12Et quand ce n’est pas le présent, c’est le participe présent (mais on n’est pas sorti de l’auberge !), de l’emploi duquel Claude Simon a su d’ailleurs tirer des effets extraordinaires, qui va se charger de traduire cette agglutination d’instants. C’est ainsi que, sans basculer dans le passé ni dans le futur, le texte reste pour ainsi dire en suspens, dans un entre-deux, sorte de degré zéro de la temporalité, « écoutant toutes ces rumeurs » et « chantant veille et lendemain18 ».
13Que ce soit dans sa forme prégnante (le présent) ou flottante (participe), le temps butorien gagne en consistance et en épaisseur grâce paradoxalement à sa constante béance qui le prédispose sur la Pyramide des âges à recueillir « les rumeurs des siècles révolus » lesquelles « pourront venir s’inscrire sur le tarmac rugueux de nos embarcadères ». De même que « les défilés de mode » vont « convoquer dans leur liturgie des hiéroglyphes venus de partout19 ». Ainsi, comme se mêlaient dans la tête-entrepôt du narrateur de Passage de Milan monstres et démons et comme « se superposaient dans la vision » de Revel de L’Emploi du temps « les images de Grèce, d’Athènes, de Rome et d’autres terres, d’autres villes, d’autres temps encore », ici « se superposent » le « palais de l’empereur » et les « galeries du pape » dans une sorte de syncrétisme historique et idéologique qui crée cette impression d’étalement de la durée ainsi que l’absence d’une véritable hiérarchie dans les faits.
14Faut-il en conclure que, pressé par le désir de tout embrasser, le regard rétrospectif risque, non pas tellement de mal étreindre, mais de perdre le sens de la nuance et l’intensité de l’aimantation ? À vrai dire, il existe malgré cette menace d’uniformisation du désir et de mise à plat des souvenirs une sorte de distinction créée par l’alternance des écharpes de souvenirs : au moment où les unes passent au-devant de la scène, les autres sont reléguées au second plan. Ainsi, aux « bandes claires » succèdent les « zones d’ombre » et aux « résonances intenses », les « intervalles muets », c’est-à-dire en fait les différentes « harmoniques en quoi se décompose le timbre d’un son ». Loin donc de se distendre, les liens entre les différents moments vont au contraire se raffermir, concourant, chemin faisant, à créer une sorte de synesthésie aux accents nettement baudelairiens.

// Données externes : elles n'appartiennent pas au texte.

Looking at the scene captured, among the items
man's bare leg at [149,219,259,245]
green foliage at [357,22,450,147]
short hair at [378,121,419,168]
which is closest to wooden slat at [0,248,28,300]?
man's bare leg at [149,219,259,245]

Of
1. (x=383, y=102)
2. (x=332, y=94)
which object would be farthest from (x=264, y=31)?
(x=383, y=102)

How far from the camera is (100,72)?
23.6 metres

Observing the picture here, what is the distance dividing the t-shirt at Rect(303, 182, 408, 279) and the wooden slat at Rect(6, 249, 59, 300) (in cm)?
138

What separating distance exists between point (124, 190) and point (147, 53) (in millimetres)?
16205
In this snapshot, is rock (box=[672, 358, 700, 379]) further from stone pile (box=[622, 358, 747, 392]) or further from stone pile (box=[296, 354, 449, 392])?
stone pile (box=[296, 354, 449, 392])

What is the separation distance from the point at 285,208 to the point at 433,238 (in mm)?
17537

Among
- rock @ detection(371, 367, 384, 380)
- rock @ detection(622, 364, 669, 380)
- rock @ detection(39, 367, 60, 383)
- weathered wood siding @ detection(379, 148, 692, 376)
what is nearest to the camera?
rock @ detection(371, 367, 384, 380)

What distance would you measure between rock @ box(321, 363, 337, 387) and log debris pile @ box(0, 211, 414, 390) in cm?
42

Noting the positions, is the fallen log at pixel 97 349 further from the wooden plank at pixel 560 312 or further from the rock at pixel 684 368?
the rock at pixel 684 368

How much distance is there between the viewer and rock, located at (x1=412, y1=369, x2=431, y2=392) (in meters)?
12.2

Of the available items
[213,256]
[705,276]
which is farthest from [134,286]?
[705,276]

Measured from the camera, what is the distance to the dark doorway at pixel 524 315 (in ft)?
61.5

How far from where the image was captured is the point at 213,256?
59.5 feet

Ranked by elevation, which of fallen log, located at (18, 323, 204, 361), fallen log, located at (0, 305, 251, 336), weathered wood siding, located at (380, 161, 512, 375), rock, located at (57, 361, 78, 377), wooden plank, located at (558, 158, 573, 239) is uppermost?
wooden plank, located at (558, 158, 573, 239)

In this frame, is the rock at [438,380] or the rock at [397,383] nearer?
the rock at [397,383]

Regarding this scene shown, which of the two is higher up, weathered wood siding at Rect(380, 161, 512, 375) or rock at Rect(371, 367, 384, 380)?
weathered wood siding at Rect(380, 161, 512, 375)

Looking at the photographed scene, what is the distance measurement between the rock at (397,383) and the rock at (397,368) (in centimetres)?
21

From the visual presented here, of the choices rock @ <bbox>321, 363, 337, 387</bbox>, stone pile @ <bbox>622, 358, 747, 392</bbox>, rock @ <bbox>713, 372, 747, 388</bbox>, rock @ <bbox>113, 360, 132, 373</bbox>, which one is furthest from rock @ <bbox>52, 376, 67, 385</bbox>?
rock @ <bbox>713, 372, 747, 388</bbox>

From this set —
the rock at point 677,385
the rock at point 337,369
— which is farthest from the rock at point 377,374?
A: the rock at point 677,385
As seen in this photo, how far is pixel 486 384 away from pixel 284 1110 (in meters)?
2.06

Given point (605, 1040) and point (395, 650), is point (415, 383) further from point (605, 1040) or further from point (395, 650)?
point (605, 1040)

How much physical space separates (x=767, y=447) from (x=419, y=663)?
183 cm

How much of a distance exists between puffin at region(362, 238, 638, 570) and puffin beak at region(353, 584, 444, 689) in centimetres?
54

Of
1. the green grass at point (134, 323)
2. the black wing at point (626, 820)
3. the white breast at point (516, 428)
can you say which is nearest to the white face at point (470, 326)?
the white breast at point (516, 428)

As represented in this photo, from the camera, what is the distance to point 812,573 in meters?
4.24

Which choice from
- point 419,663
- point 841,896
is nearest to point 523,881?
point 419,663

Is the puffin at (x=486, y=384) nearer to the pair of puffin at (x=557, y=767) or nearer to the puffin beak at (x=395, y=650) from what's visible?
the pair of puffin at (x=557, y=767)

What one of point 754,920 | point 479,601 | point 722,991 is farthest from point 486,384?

15À dire vrai, dès son premier roman, Butor avait déjà capté cette simultanéité : « ainsi perpétuellement ce soir dans les cuisines superposées sonnent les timbres et se suivent comme s’ils faisaient partie d’un même instrument ». Certes, « nul ne peut entendre l’air dans son entier », mais le narrateur compense ce déficit par une perception complète et même parfaite. Se mettant au diapason d’une écoute moderne au sens musical du terme, le texte fait penser ainsi à une partition avec le contrepoint de la mémoire et de l’imagination. Le roman suivant, L’Emploi du temps, rendra plus systématique ce phénomène et consacrera le principe selon lequel « chaque jour, éveill[e] de nouveaux jours harmoniques ». Cette alerte est évidemment l’œuvre du processus métaphorique, télescopage d’images déjà à l’œuvre dans la métaphore proustienne. Le même principe est convoqué : une identité poétique se dégage entre deux instants témoignant par là-même de l’incapacité à saisir le monde en dehors d’une mise en rapport qui déjoue la linéarité et se joue forcément des frontières temporelles, du reste fort poreuses.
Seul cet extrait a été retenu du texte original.